HE first saw her in his brother’s eyes. The palay stalks
were taking on gold in the late afternoon sun, were losing their trampled,
wind-swept look and stirring into little, almost inaudible whispers.
The rhythm of Fabian’s strokes was smooth and unbroken. So
many palay stalks had to be harvested before sundown and there was no time to
be lost in idle dallying. But when he stopped to heap up the fallen palay
stalks he glanced at his brother as if to fathom the other’s state of mind in
that one, side-long glance.
The swing of Vidal’s figure was as graceful as the downward
curve of the crescent-shaped scythe.
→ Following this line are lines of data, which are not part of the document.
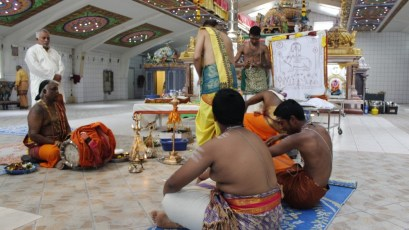 Kodiyetram - Mahotsavam 2014 (5)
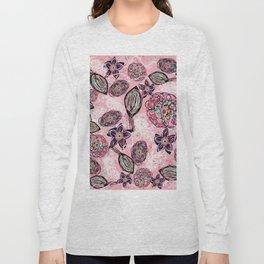 Blush blush Long Sleeve T-shirt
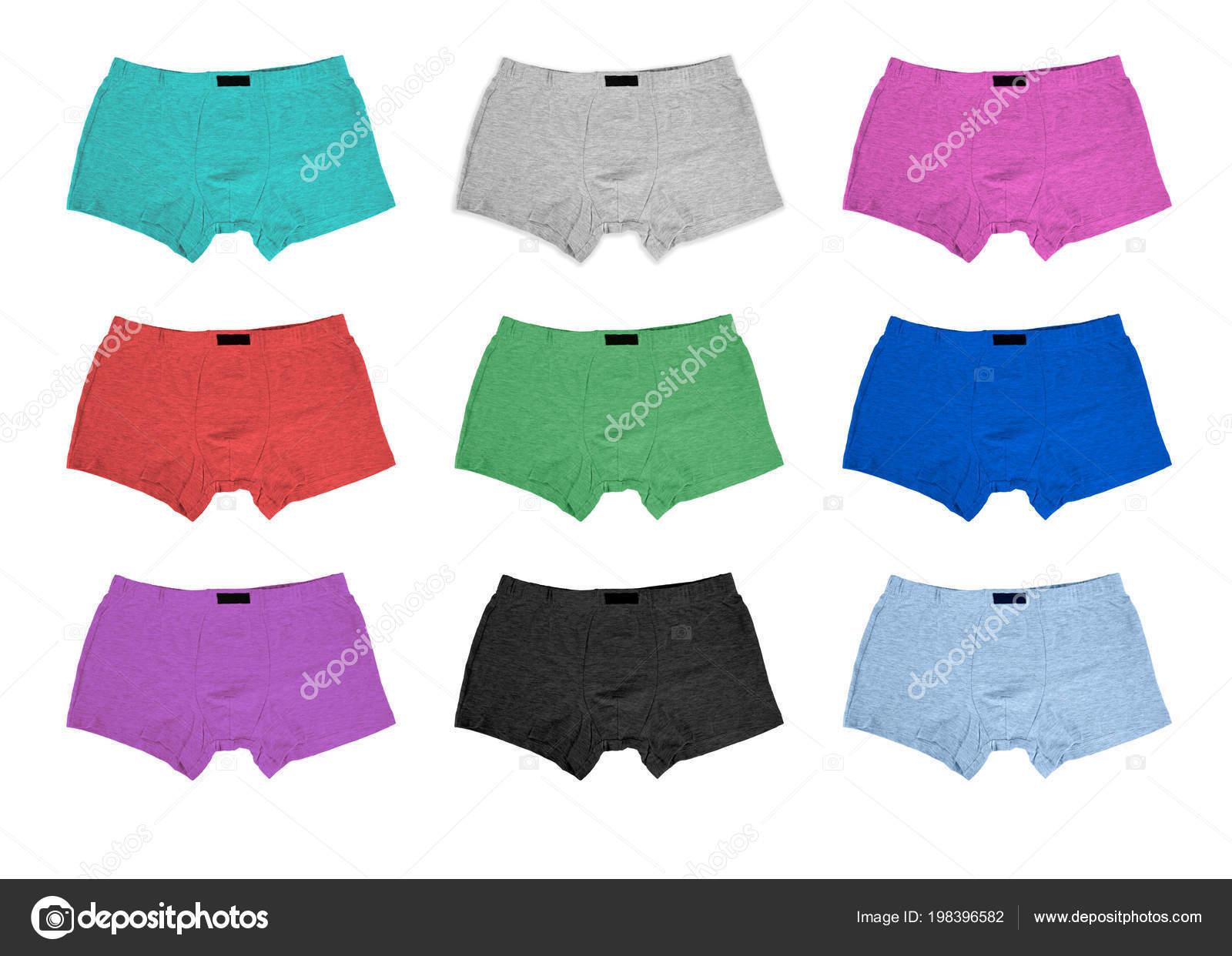 2574a3195 Conjunto de calcinha de algodão masculino no fundo branco — Fotografia de  Stock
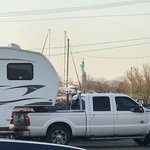 Liberty harbor rv park
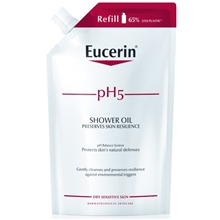 Eucerin pH5 Shower Oil parfymerad refill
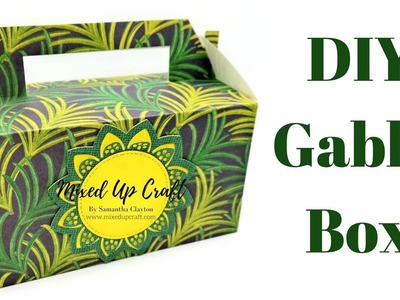 Gable Box | Lunch Box Video Tutorial | Original Design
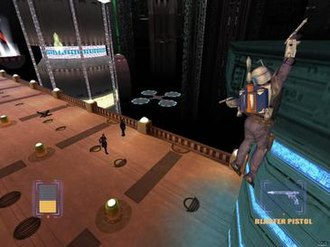 Star Wars: Bounty Hunter - Bounty Hunter allows players to target an enemy and then move without losing target lock. This allows for manoeuveres such as circle strafing.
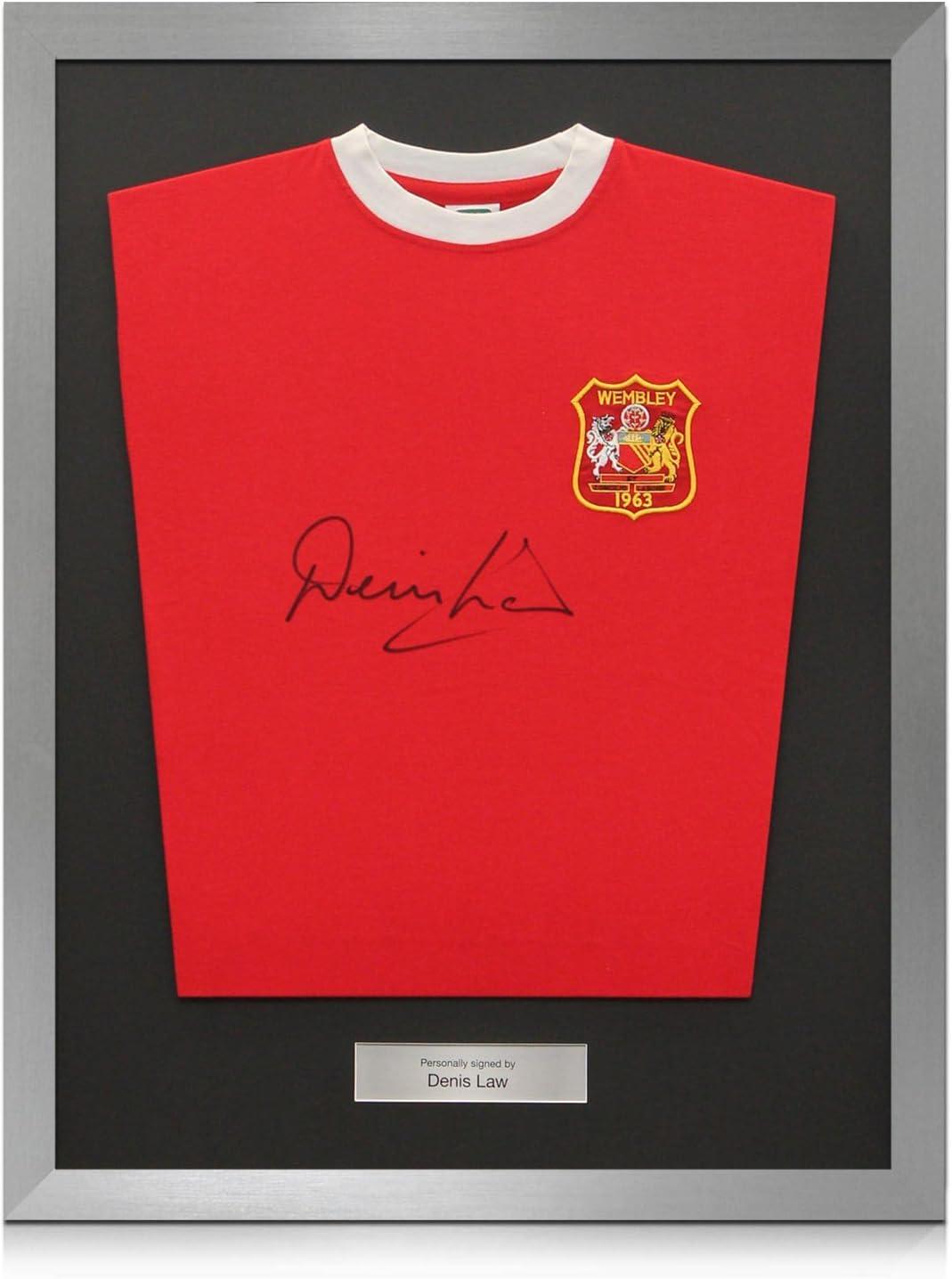 Ley Plata Denis Firmado Enmarcado Manchester United 1963 de fútbol camiseta FA Cup Winners: Amazon.es: Deportes y aire libre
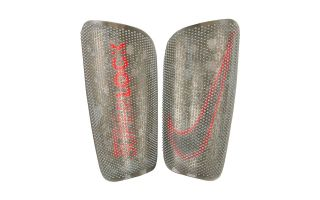 Nike MERCURIAL SHIN GUARD LITE SUPERLOCK SILVER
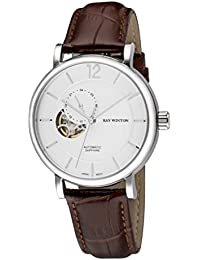 Men's WI0604 Automatic Analog Skeleton White Dial Croc-Embossed Genuine Brown Leather Watch
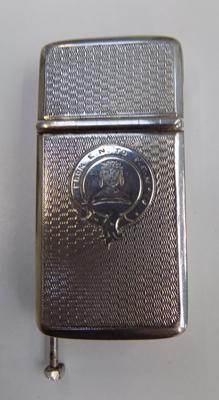 Early Victorian silver two compartment vesta circa 1863 incorporating a cutter and cigar piercer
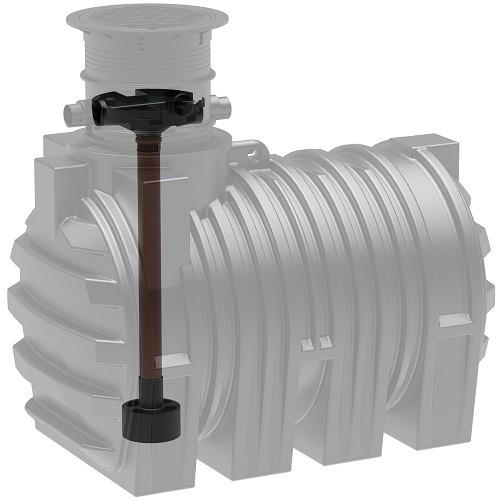 Kunststoff Regenwassertank 3.300 Liter mit Tridentfilter, Zulauf, Überlauf und Dom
How stubborn, this younger brother of
his, how hard-headed, fumed Fabian as he felled stalk after stalk. It is
because he knows how very good-looking he is, how he is so much run-after by
all the women in town. The obstinate, young fool! With his queer dreams, his
strange adorations, his wistfulness for a life not of these fields, not of
their quiet, colorless women and the dullness of long nights of unbroken
silence and sleep. But he would bend… he must bend… one of these days.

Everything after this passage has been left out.